_YOUR ASSIGNMENT_.
Transcribe everything in the listing as written, and let no image into the copy.

_EXERCISE DATA_.
· · ·
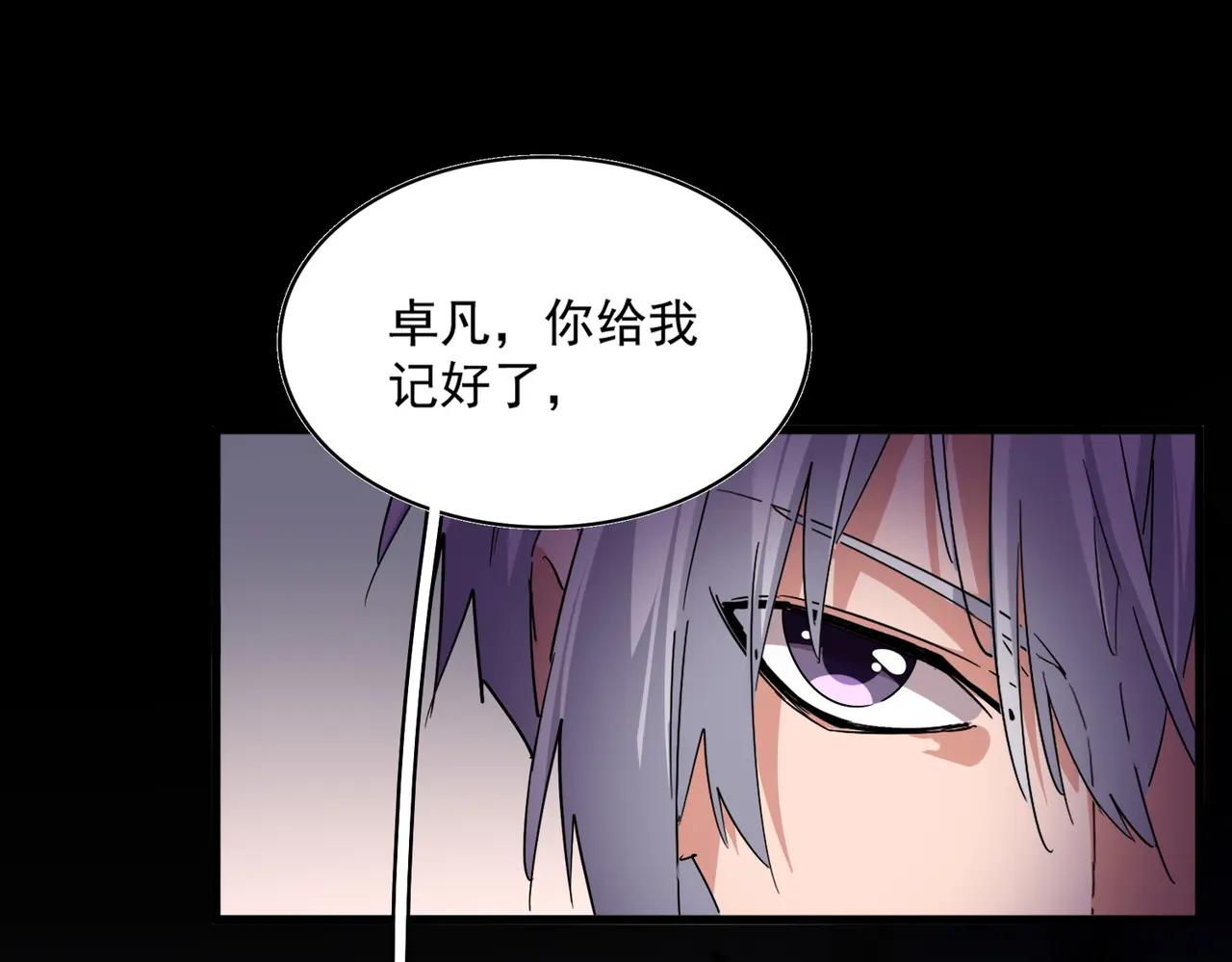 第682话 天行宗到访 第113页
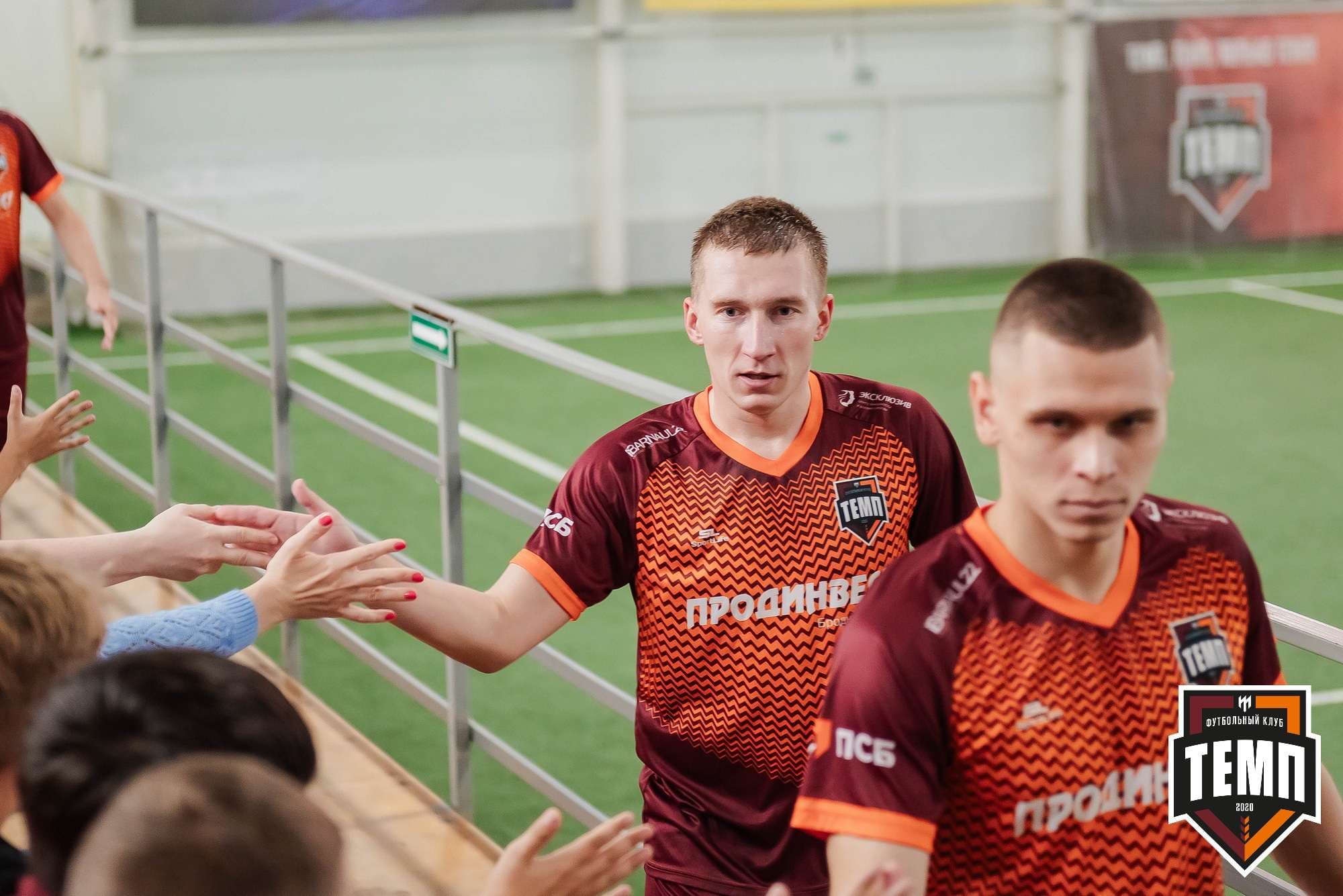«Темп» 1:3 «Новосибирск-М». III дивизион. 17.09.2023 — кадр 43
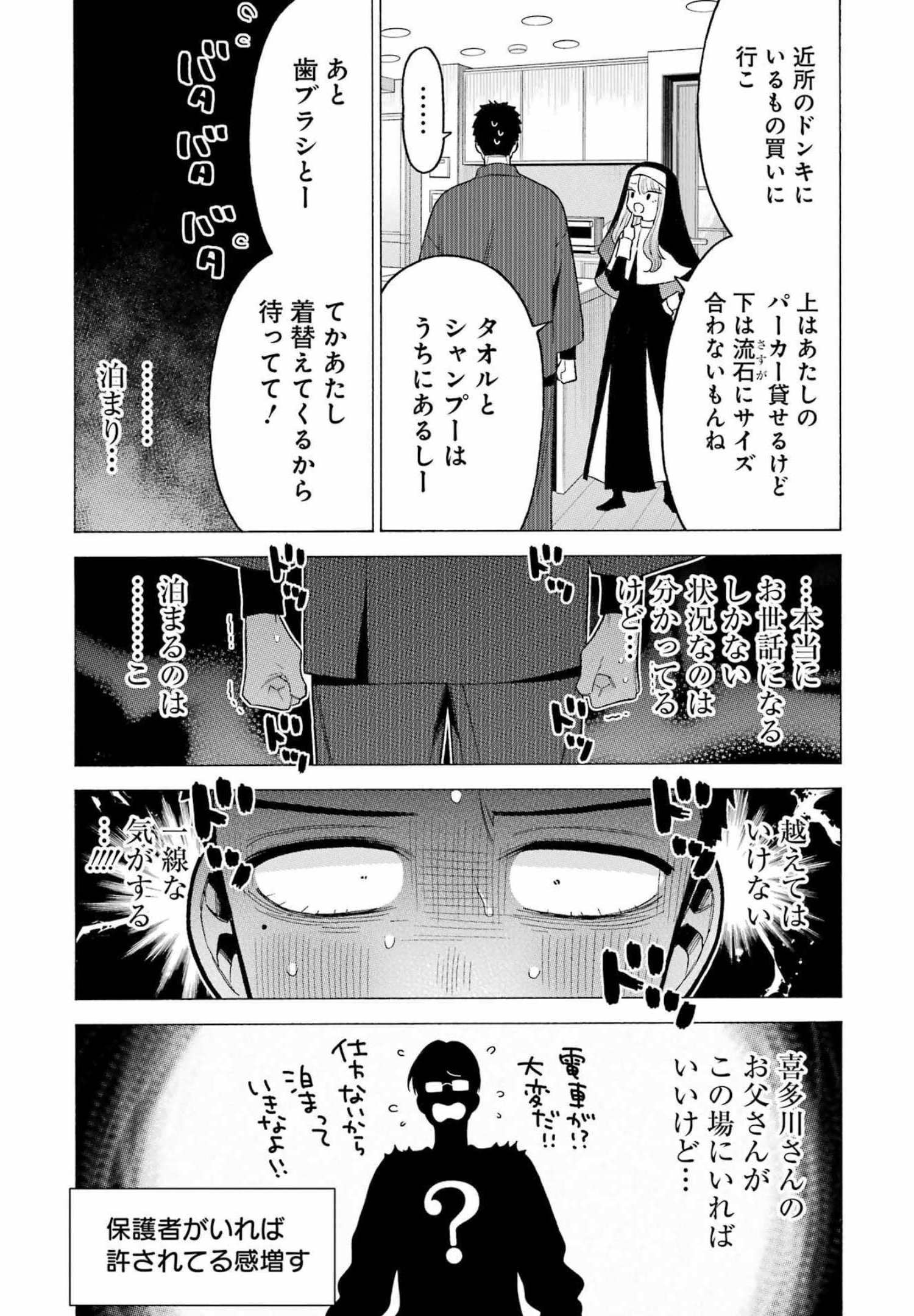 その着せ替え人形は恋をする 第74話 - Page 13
· · ·
_ANSWER TO THE PROBLEM_.
 第682话 天行宗到访 第113页
«Темп» 1:3 «Новосибирск-М». III дивизион. 17.09.2023 — кадр 43
 その着せ替え人形は恋をする 第74話 - Page 13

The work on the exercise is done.